A young Turkish boy with a cigarette between his lips and headphones blocking his ears walks past me, his arms crossed over his chest, his scarf tightly around his neck. Three women walk by, chatting lively in German, gesturing wildly with their hands. I haven’t the slightest clue what they are talking about but I can decipher that it has something to do with gossip about another girl they all know–one of them is presumably imitating, making faces, talking in a different tone–and they all start laughing. They sound like a gander of geese when they laugh. This isn’t just them because I think most older women sound like geese when they laugh together. An older man who looks like the eighth dwarf from Snow White and an older women walk by slowly, not saying a word to one another, both looking in different directions but holding gloved hands. Then a small Asian girl sits down on the bench close to me.
Black hair, slightly wispy and very straight frame an angular face. She is not stunningly beautiful or maybe not beautiful at all. But very pretty, extremely attractive, like all her features are exactly where they should be. It is odd to look at her because there is nothing about her that asks to be looked at and yet I feel compelled just the same. She does not wear make-up on her eyes or gloss on her lips. Her nails are not made up and her hands need lotion. She is not wearing gloves and her hands are in plain view. They are slightly cracked, cold and I have a sudden urge to hold them. She didn’t spend any time on her hair although it is not messy. She has the beauty of a small child-natural and simple. But she is looks very much like a complex woman and she is by no means naive. I can’t tell how old she is–she has the face of a 17 years old girl but the demeanor of a 27 year old woman and in all honesty, she could be any age in between and it would seem right.

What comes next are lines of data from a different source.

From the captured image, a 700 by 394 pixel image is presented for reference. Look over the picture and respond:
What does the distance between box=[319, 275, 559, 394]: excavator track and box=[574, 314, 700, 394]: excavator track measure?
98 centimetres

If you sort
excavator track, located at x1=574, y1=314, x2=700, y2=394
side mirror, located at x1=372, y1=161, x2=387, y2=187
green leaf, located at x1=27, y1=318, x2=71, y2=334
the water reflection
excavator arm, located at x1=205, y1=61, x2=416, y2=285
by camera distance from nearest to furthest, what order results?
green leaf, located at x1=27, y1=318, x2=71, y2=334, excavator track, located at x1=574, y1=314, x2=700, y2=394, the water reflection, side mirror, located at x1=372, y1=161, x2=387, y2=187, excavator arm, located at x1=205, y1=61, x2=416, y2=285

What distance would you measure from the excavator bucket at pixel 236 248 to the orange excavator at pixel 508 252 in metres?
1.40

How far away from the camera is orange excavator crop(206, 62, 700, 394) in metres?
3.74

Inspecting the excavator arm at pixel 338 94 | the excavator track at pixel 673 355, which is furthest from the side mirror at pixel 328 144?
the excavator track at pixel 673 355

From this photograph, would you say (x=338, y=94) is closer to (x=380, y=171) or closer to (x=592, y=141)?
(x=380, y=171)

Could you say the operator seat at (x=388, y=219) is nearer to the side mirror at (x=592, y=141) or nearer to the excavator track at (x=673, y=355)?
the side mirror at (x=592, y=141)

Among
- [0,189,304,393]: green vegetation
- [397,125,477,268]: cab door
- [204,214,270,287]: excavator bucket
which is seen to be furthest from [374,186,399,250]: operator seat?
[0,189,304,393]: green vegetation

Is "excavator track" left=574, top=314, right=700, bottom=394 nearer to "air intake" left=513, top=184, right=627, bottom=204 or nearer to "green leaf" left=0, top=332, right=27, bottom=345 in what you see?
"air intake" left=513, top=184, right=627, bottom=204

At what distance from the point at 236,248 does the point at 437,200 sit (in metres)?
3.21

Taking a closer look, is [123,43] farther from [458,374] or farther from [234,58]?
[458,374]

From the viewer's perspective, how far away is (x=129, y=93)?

I notice that the three women who sound like geese when they laugh are looking at her. They look and they start to talk about her but she doesn’t notice this. They seem to say things about her that are don’t seem mean but don’t seem nice either-they only feel compelled to talk about her. Like art. It does not demand conversation but you feel you should say something. Not saying anything is like ignoring it and that would be worse.
There is something about the girl on the bench and I realize that I am thinking about her in the same way that the three women are, that if I had someone to talk to, we would be talking about the girl on the bench too. There is something about her simplicity and her plainness that is compelling and intriguing. Actually, I think now that she is rather beautiful and I only wish I knew who she was, what her story is. In this cold and depressing weather, she is like an image of home, and there is a warmth about her. Maybe we are all looking at her because, in the cutting air, she is the warm hand we wish we were holding.